Teks Bacaan:

###

Saya menatap ke luar jendela, mencari tahu bilamana ada stasiun yang dilewati. Tak lama kemudian, kereta melintasi sebuah stasiun kecil bertuliskan “Stasiun Maswati”.

Alamak! Ternyata kereta tidak melewati jalur yang semestinya. Kereta diputar melalui jalur Bandung yang adalah jalur pegunungan, makanya kecepatannya menjadi lambat, berkisar 40 km/jam. Saat itu waktu sudah menunjukkan pukul 04:30 dan kereta baru melintasi Stasiun Padalarang. Dari Bandung ke Jogja masih terbentang jarak 388 kilometer dan setengah dari lintasannya adalah lintas pegunungan. Perjalanan normal Jogja-Bandung menggunakan KA Lodaya memakan waktu 8-9 jam. Semakin kecil harapan saya untuk bisa menghadiri wisuda dan melakukan foto studio hari itu.

###

Kutipan Catatan:
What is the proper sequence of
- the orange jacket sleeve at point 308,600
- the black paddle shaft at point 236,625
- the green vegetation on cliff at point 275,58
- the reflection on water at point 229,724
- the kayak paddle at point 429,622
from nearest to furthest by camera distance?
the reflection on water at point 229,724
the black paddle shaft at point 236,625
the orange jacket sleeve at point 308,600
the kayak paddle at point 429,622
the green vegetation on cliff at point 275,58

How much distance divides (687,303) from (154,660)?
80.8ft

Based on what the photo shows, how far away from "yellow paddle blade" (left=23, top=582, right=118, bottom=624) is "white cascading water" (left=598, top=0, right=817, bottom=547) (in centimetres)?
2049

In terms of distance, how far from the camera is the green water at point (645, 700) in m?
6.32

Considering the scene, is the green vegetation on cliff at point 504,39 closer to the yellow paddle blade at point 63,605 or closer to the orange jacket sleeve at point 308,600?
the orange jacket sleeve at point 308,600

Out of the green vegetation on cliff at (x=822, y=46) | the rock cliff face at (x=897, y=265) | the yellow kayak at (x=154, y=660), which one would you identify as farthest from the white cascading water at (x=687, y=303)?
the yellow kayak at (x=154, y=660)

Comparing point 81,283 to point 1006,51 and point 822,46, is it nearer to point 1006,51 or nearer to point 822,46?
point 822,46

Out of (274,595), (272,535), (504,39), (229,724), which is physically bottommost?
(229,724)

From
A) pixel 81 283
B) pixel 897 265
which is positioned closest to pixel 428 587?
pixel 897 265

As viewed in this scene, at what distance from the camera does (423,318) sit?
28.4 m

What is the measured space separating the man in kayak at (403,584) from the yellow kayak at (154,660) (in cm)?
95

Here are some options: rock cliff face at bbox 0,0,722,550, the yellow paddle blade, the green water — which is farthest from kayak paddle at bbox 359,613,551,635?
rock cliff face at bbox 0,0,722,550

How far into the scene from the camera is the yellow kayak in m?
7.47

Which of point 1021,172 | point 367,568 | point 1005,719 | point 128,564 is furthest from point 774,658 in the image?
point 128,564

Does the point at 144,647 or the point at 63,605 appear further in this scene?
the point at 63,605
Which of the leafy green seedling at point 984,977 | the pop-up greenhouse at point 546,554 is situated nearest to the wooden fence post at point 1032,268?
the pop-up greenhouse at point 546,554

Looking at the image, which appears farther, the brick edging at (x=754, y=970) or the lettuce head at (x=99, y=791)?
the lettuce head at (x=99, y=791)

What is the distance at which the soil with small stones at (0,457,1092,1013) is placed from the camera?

###

Instruksi Tugas: Kutip seluruh teks bacaan tanpa mengubah satu kata pun. Gunakan teks bacaan saja sebagai satu-satunya rujukan.

Jawaban:
Saya menatap ke luar jendela, mencari tahu bilamana ada stasiun yang dilewati. Tak lama kemudian, kereta melintasi sebuah stasiun kecil bertuliskan “Stasiun Maswati”.

Alamak! Ternyata kereta tidak melewati jalur yang semestinya. Kereta diputar melalui jalur Bandung yang adalah jalur pegunungan, makanya kecepatannya menjadi lambat, berkisar 40 km/jam. Saat itu waktu sudah menunjukkan pukul 04:30 dan kereta baru melintasi Stasiun Padalarang. Dari Bandung ke Jogja masih terbentang jarak 388 kilometer dan setengah dari lintasannya adalah lintas pegunungan. Perjalanan normal Jogja-Bandung menggunakan KA Lodaya memakan waktu 8-9 jam. Semakin kecil harapan saya untuk bisa menghadiri wisuda dan melakukan foto studio hari itu.